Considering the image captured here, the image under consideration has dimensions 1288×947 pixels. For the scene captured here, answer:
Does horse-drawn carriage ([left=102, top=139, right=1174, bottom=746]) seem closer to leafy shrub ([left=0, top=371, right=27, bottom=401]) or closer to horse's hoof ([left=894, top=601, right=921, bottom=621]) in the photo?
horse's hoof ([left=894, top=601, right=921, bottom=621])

* * *

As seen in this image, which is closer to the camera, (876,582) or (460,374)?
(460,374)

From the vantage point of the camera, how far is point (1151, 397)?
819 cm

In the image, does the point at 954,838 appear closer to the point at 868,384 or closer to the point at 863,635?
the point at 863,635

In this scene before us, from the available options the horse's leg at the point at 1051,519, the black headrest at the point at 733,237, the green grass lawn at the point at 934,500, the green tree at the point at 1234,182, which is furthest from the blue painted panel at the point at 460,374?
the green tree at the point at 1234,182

...

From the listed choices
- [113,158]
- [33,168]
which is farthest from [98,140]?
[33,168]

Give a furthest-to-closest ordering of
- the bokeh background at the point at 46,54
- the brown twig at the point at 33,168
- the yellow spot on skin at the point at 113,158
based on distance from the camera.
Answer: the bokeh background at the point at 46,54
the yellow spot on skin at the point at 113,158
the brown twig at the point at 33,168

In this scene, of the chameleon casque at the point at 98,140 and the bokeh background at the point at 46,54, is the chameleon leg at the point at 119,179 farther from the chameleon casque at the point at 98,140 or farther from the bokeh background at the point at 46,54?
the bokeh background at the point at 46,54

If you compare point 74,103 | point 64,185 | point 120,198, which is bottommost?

◆ **Task brief**: Copy the entries between the line holding "Give a furthest-to-closest ordering of" and the line holding "Answer: the bokeh", inclusive, and swap "brown twig" for "dry twig", changing nothing else.

◆ **Reply**:
Give a furthest-to-closest ordering of
- the bokeh background at the point at 46,54
- the dry twig at the point at 33,168
- the yellow spot on skin at the point at 113,158
based on distance from the camera.
Answer: the bokeh background at the point at 46,54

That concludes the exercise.